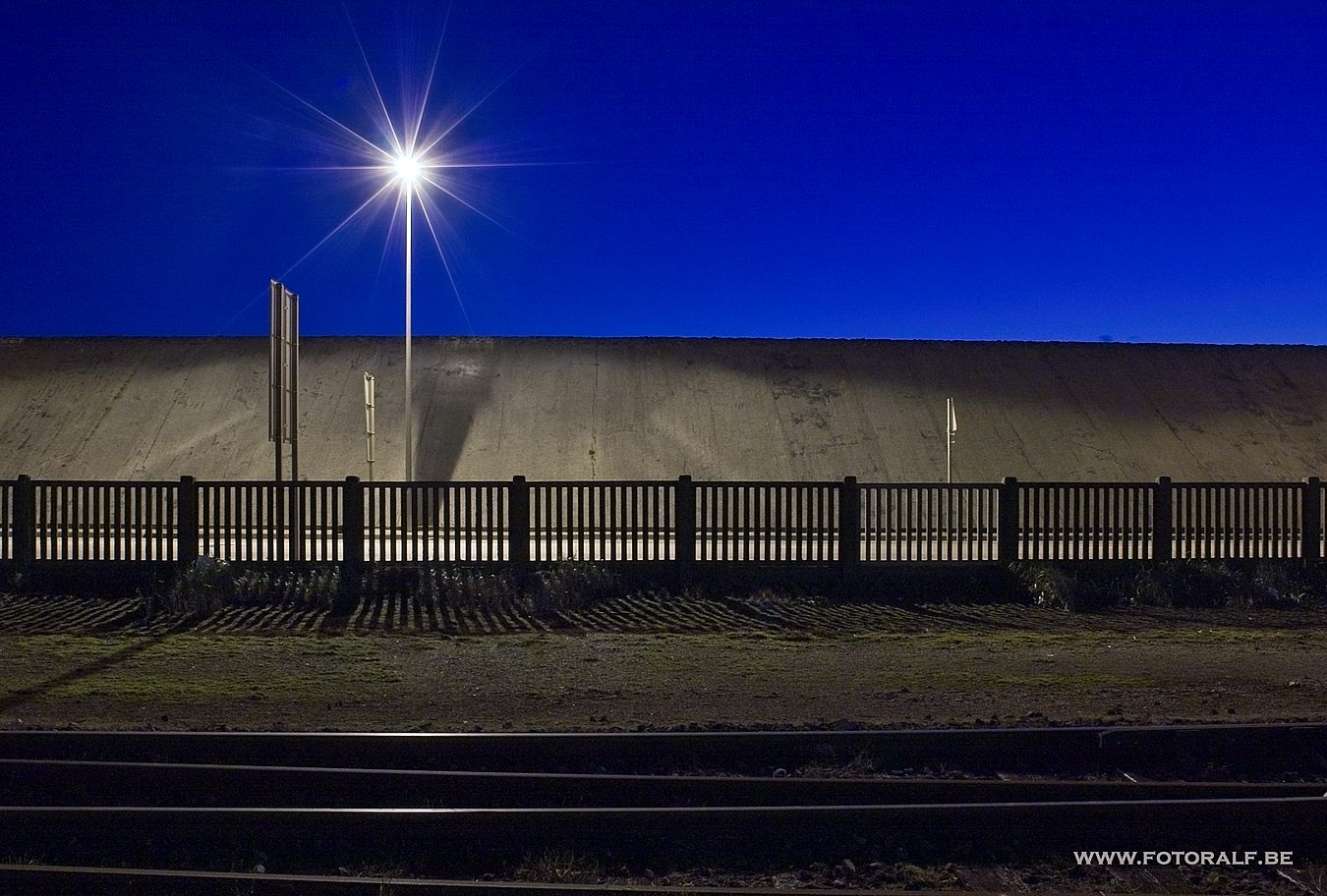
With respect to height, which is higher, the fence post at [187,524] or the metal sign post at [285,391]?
the metal sign post at [285,391]

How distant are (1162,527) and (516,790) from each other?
1016 centimetres

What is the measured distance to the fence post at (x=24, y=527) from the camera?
39.1 ft

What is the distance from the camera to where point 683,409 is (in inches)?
1232

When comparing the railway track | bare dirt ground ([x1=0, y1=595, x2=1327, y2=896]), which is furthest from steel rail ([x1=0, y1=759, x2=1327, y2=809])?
bare dirt ground ([x1=0, y1=595, x2=1327, y2=896])

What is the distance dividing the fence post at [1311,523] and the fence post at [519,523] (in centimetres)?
993

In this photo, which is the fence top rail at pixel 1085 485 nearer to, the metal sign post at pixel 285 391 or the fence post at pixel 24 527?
the metal sign post at pixel 285 391

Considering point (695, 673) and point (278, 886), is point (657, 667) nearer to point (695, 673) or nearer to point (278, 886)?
point (695, 673)

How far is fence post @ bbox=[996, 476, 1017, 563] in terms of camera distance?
40.1 feet

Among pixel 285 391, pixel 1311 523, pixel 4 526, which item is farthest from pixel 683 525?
pixel 4 526

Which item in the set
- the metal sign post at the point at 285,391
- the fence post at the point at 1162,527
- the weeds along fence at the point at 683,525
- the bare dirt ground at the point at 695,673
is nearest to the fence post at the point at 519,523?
the weeds along fence at the point at 683,525

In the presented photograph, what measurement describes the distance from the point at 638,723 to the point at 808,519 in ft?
19.8

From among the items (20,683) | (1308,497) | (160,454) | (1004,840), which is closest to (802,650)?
(1004,840)

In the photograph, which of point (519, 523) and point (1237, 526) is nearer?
point (519, 523)

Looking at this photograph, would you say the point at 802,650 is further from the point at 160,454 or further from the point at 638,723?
the point at 160,454
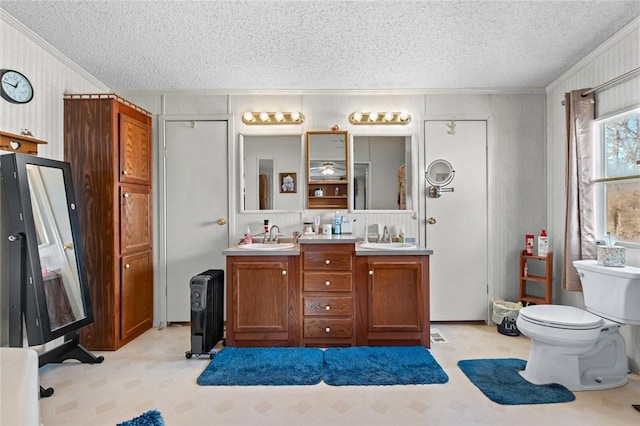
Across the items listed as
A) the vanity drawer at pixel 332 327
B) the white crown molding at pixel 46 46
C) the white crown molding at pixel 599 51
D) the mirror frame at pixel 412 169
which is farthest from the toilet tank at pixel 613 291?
the white crown molding at pixel 46 46

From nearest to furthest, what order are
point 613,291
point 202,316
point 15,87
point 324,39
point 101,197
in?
point 613,291
point 15,87
point 324,39
point 202,316
point 101,197

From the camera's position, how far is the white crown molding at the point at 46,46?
2.07 meters

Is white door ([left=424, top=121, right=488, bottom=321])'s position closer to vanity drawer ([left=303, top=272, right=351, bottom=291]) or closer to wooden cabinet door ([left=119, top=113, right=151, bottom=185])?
vanity drawer ([left=303, top=272, right=351, bottom=291])

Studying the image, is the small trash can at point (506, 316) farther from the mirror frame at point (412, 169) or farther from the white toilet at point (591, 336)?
the mirror frame at point (412, 169)

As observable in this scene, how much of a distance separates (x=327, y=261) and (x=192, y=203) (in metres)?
1.51

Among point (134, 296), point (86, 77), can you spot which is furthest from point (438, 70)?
point (134, 296)

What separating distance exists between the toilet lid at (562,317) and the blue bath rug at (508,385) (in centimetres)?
40

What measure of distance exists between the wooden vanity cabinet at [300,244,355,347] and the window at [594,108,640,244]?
192cm

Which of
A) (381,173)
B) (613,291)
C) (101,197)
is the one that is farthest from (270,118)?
(613,291)

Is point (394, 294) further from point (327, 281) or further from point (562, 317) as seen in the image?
point (562, 317)

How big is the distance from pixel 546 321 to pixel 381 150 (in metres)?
1.91

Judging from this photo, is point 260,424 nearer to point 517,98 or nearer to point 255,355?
point 255,355

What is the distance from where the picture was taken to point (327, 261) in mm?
2641

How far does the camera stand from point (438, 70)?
9.14 ft
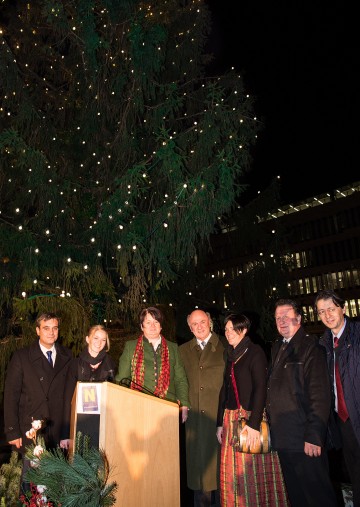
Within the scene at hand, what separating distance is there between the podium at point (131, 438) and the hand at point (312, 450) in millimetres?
1127

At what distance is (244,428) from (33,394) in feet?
6.51

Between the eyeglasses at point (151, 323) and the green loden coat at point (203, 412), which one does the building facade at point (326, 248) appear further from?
the eyeglasses at point (151, 323)

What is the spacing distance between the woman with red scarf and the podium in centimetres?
131

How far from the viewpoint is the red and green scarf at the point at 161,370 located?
4.10 metres

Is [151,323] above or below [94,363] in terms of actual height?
above

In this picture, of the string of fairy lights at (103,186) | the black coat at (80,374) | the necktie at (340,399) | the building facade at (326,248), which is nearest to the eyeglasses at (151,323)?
the black coat at (80,374)

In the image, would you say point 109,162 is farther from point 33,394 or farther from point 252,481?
point 252,481

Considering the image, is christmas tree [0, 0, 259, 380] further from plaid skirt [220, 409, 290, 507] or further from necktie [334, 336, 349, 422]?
plaid skirt [220, 409, 290, 507]

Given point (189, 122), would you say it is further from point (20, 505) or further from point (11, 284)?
point (20, 505)

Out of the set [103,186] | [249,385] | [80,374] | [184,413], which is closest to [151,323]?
[80,374]

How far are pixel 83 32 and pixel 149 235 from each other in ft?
11.5

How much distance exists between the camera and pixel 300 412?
3.53 meters

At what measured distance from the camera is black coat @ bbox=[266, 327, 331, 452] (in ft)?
11.1

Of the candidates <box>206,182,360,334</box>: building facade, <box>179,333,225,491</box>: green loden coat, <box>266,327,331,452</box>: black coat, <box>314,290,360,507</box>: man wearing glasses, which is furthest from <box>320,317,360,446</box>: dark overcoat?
<box>206,182,360,334</box>: building facade
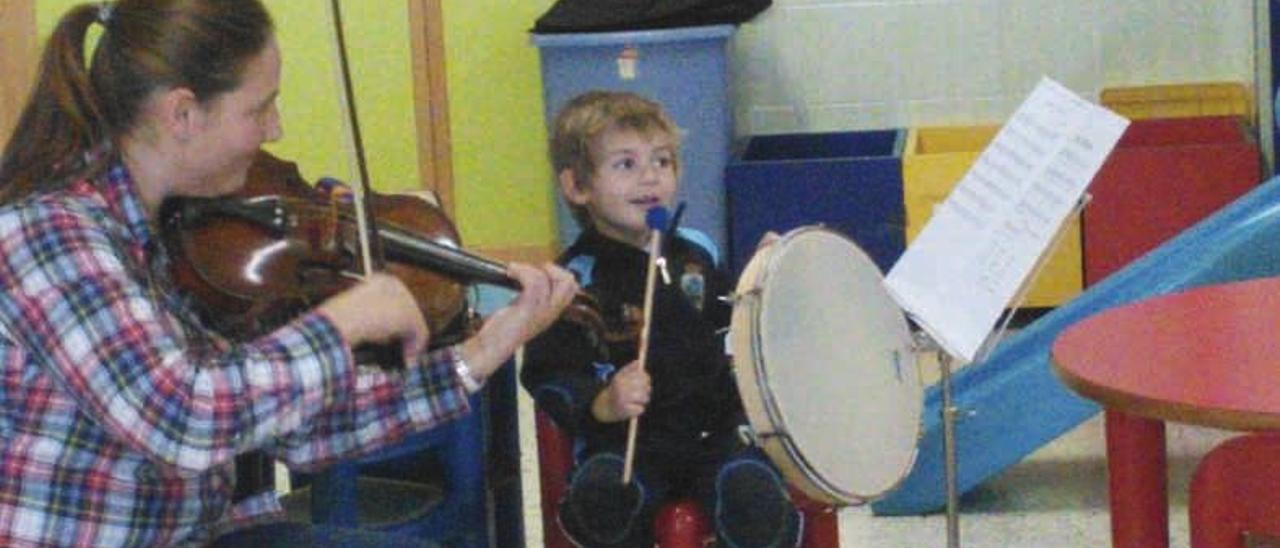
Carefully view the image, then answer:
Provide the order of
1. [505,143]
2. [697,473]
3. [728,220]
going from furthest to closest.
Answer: [505,143]
[728,220]
[697,473]

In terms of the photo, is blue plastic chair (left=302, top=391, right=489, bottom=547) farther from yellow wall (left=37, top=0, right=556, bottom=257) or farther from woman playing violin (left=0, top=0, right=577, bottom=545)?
yellow wall (left=37, top=0, right=556, bottom=257)

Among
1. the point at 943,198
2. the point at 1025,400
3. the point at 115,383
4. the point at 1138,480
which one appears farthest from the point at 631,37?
the point at 115,383

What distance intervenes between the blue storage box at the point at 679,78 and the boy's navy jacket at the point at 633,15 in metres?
0.02

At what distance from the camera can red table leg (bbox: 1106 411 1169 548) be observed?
2482 millimetres

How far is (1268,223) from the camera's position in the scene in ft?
11.4

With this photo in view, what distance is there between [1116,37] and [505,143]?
142 centimetres

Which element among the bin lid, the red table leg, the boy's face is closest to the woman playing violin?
the boy's face

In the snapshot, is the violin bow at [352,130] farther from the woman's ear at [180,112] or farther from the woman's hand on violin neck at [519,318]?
the woman's hand on violin neck at [519,318]

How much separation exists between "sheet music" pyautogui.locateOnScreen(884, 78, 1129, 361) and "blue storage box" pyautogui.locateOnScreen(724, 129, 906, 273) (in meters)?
2.06

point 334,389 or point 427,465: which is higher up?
point 334,389

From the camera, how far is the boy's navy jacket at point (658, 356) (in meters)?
2.76

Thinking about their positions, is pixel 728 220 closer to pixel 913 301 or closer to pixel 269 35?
pixel 913 301

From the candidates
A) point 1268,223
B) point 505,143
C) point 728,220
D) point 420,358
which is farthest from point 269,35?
point 505,143

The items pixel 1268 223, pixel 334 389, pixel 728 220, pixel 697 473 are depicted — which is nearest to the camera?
pixel 334 389
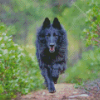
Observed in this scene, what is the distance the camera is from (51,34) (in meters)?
4.34

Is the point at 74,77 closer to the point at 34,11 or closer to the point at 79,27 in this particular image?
the point at 79,27

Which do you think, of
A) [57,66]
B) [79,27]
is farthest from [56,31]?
[79,27]

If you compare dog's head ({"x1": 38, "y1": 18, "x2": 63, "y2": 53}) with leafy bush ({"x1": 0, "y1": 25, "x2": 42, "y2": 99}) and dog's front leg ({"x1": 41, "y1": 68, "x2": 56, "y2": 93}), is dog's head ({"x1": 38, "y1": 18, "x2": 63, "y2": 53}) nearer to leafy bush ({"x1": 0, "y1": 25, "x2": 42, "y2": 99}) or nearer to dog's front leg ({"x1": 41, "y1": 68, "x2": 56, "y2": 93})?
dog's front leg ({"x1": 41, "y1": 68, "x2": 56, "y2": 93})

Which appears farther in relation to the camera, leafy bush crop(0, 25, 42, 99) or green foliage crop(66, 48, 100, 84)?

|---|

* **TASK INSTRUCTIONS**
Copy out the records from the line with "Looking at this" to the line with "2.07 meters", including both of those lines. Leave out the pictures.

* **TASK OUTPUT**
Looking at this photograph, would you say the point at 802,650 is further from the point at 160,454 or further from the point at 638,723?
the point at 160,454
Across the items listed as
A) the vanity drawer at pixel 332 327
B) the white crown molding at pixel 46 46
C) the white crown molding at pixel 599 51
D) the mirror frame at pixel 412 169
which is farthest from the toilet tank at pixel 613 291?
the white crown molding at pixel 46 46

From nearest to furthest, what order are
point 613,291
point 202,316
point 15,87
point 324,39
point 101,197
in?
point 613,291
point 15,87
point 324,39
point 202,316
point 101,197

From the camera's position, how far is the white crown molding at the point at 46,46?
2.07 meters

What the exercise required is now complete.